Toutefois la violence pulsionnelle constatée chez l’individu et les petits groupes ne permet pas de la modéliser à l’identique pour l’ensemble du vivant où prévalent sans doute l’évolution des espèces et leur adaptation vitale. Entre les deux niveaux il existe peut-être un écart fractal ou une rupture épistémologique. De fait l’actuelle violence mondiale semble souvent liée à une surpopulation de la planète qui fait craindre pour la survie et l’adaptation de certains groupes humains puisque les conflits pour l’eau, la nourriture, l’énergie, et les matières premières ont déjà commencé. Une course de vitesse existe aussi entre les moyens sanitaires et les mutations virales potentiellement dangereuses qui se produisent car les virus ne cessent jamais d’être actifs.
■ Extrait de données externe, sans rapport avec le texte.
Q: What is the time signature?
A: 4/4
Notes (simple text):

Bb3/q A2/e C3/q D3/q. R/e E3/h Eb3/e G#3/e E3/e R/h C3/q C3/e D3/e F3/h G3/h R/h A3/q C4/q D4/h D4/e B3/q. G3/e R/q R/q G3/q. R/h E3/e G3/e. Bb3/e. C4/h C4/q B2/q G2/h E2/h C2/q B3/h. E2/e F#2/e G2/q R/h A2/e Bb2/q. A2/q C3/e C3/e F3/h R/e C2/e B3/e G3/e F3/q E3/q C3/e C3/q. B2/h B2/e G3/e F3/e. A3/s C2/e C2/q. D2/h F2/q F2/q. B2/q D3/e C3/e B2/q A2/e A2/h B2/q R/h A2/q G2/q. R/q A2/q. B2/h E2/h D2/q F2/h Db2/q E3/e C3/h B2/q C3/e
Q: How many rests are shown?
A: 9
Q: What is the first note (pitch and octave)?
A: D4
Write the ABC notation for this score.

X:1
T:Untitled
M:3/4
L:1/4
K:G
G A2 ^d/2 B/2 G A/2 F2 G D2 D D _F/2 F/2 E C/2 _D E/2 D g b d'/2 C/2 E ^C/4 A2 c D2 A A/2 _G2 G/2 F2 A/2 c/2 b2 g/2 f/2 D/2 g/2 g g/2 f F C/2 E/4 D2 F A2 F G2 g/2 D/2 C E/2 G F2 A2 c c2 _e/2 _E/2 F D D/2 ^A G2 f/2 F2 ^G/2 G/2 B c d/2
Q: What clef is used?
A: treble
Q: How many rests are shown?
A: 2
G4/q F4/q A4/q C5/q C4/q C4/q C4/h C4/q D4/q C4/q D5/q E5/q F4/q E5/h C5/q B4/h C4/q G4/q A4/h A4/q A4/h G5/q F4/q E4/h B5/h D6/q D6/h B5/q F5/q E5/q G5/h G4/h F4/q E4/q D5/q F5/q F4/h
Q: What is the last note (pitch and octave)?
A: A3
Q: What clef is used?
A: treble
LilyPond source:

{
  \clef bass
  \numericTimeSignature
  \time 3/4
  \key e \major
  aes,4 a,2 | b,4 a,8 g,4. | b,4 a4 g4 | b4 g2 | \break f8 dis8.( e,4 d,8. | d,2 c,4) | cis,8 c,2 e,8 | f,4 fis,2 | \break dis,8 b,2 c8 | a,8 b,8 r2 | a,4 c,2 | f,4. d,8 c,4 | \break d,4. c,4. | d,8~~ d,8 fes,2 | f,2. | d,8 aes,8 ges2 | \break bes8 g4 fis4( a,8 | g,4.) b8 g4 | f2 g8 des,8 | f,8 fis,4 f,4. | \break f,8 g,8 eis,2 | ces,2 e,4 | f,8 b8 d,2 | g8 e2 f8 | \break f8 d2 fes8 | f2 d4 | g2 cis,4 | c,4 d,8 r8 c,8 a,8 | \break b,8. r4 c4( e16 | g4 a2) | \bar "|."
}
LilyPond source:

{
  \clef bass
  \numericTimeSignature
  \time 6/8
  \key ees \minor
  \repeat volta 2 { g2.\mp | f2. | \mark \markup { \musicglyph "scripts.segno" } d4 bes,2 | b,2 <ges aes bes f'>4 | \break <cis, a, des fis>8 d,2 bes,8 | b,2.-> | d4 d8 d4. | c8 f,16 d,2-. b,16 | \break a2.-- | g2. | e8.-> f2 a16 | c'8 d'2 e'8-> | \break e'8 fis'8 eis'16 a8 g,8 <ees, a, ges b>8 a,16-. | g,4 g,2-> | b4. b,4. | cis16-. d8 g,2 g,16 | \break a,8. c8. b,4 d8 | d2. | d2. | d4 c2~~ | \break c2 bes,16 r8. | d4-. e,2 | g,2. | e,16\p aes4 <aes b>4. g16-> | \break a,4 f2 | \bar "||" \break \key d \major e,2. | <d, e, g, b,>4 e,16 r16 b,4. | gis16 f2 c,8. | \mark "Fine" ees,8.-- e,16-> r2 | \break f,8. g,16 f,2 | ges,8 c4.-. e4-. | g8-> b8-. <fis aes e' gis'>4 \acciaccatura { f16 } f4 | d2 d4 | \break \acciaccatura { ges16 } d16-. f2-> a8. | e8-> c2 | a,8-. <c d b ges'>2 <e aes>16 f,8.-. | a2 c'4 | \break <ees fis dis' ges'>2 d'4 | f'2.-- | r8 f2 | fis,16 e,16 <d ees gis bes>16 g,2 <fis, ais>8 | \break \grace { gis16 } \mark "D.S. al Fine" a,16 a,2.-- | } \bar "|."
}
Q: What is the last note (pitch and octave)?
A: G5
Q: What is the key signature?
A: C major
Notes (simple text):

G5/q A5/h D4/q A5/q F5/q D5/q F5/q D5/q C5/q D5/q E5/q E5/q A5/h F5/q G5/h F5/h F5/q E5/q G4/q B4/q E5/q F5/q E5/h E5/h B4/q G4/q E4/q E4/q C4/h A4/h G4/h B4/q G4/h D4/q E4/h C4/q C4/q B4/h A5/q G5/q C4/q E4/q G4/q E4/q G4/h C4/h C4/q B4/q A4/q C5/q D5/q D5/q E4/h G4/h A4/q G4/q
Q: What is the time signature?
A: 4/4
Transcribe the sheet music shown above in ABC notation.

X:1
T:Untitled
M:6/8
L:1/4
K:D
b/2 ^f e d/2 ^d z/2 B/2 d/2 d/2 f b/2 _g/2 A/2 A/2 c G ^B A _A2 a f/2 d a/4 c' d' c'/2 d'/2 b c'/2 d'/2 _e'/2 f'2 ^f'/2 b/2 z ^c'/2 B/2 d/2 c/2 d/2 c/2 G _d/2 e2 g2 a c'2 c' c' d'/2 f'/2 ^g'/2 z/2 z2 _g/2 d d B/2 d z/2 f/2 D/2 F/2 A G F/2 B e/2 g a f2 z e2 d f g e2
Si ces dix dernières années ont été les moins meurtrières dans les conflits armés depuis cent cinquante ans, et si les idéologies du siècle dernier ont disparu, elles sont aujourd’hui remplacées par des croyances économiques et religieuses qui génèrent sans doute des choses positives pour l’humanité mais aussi beaucoup de violences : pillage des ressources, crises financières, spéculations sur des denrées alimentaires, course à l’armement, abrasement des cultures, attentats et prises d’otages, dictats de la peur et des émotions, conflits endémiques, fractures postcoloniales, guerres de religions, guerre des monnaies, guerre technologique et cyber attaques, un peu comme si chaque puissance mondiale, telle une colonie de fourmis, cherchait à maintenir sa prééminence par tous les moyens pour assurer son développement et/ou sa survie.
 
Ainsi l’histoire des hommes et l’expérience montrent qu’il est impossible d’éradiquer la violence sans détruire la vie. Il est seulement envisageable de la penser pour tenter de la contenir, ce qui demande un certain travail, afin d’essayer de l’infléchir momentanément vers d’autres buts en s’appuyant sur une éducation et une prise de conscience aussi larges que possible qui favorisent l’élaboration de nouveaux projets et leur soutien par des mouvements sociaux déterminés. Il faut pourtant convenir que notre société hédoniste ne va guère dans ce sens. En dernier ressort on peut constater que la vie elle-même semble s’édifier sur la pulsion d’emprise et sur un cannibalisme avide qui incorpore le monde tout en le détruisant, dans une étrange proximité entre Éros et Thanatos qui fait de chaque être humain le Janus du désir et de la nécessité. Il n’est cependant pas interdit de rechercher un peu de paix ou de sagesse comme antidotes aux excès de violence, et même de lutter contre ceux-ci pour préserver un humanisme patient sans lequel nos sociétés, et sans doute notre espèce, courent le risque de ne pouvoir survivre ou de perdre leur nature.